La justice algérienne n’est pas aussi performante et efficace que l’on puisse imaginer. Le constat n’émane pas d’un citoyen lambda, mais bel et bien du ministre de tutelle qui reconnaît, en filigrane, cette réalité. Ainsi, Tayeb Louh hausse le ton, en précisant qu’il ne va désormais tolérer aucune « négligence » dans son secteur.

Le ministre de la Justice et garde des Sceaux, qui s’exprimait hier lors d’une conférence de presse animée à la cour d’Alger, sise à Ruisseau, rappelle que son département a « engagé des actions ayant pour but de créer les conditions d’une justice performante et efficace, juste et équitable, l’objectif final étant, précise-t-il, de renforcer la crédibilité de la justice et de conforter la relation de confiance entre celle-ci et le citoyen». Il va sans dire, d’emblée, donc que le lancement d’une «réforme» dans le secteur confirme, si besoin est, que celui-ci «souffre» d’un certain nombre de dysfonctionnements.

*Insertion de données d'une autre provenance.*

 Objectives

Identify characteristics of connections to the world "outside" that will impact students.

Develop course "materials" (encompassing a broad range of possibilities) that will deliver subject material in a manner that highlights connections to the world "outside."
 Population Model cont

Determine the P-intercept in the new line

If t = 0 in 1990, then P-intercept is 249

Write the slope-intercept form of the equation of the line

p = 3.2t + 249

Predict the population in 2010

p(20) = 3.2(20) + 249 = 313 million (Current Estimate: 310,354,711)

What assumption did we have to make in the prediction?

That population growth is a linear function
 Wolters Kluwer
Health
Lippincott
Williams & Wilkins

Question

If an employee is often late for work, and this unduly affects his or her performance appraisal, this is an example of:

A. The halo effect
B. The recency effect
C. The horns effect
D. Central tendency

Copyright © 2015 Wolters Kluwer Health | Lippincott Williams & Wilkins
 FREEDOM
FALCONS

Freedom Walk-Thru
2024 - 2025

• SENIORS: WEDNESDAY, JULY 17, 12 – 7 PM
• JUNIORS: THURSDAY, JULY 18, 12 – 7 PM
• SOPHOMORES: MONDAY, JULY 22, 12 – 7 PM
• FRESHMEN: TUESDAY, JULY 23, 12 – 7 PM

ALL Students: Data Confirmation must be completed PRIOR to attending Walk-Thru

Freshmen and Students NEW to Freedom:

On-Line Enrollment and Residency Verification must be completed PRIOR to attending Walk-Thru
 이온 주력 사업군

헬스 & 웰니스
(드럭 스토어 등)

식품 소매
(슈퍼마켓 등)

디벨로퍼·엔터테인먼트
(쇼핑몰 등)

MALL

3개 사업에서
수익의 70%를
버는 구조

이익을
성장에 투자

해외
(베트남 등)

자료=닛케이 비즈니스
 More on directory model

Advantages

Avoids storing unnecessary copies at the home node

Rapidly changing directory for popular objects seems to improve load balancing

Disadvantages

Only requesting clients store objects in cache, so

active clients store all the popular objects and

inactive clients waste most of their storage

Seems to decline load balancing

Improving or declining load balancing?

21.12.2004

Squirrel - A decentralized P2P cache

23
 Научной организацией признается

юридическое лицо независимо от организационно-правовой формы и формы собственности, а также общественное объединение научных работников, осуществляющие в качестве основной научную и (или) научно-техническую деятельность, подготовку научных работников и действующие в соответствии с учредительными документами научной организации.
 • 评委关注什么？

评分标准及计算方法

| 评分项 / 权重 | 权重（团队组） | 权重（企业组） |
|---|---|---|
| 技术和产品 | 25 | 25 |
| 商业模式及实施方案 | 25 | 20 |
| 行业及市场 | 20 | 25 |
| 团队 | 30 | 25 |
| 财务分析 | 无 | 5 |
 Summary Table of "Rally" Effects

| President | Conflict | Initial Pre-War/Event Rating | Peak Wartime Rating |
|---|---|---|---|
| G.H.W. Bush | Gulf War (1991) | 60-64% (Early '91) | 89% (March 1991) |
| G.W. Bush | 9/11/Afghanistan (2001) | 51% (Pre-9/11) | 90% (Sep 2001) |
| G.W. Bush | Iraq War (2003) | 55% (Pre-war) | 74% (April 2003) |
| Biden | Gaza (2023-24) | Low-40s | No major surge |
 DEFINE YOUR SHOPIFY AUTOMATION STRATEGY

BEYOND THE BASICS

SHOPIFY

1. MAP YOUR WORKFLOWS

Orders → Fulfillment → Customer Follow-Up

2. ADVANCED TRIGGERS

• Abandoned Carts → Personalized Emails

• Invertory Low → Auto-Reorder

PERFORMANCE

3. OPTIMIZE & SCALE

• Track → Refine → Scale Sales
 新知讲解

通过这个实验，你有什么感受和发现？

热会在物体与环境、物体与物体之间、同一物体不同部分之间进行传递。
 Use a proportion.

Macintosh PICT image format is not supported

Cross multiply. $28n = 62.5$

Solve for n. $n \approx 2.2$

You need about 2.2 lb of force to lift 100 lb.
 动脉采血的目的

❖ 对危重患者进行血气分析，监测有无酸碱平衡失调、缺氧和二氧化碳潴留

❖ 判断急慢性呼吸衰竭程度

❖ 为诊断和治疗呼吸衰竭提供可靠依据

Pour la justice pénale, à titre d’exemple, les mesures en cours visent essentiellement, explique le conférencier, à réduire la surcharge des tribunaux par la mise en place de nouvelles procédures, à garantir la protection des témoins et dénonciateurs dans les affaires de crime organisé et de corruption et à rendre enfin la riposte pénale plus dissuasive, tout en garantissant la présomption d’innocence et les droits de la défense. Aussi, le ministre se dit «surpris» par le volume considérable des affaires pendantes devant la Cour Suprême, dont le nombre a atteint, selon lui, 257 000 durant seulement une année.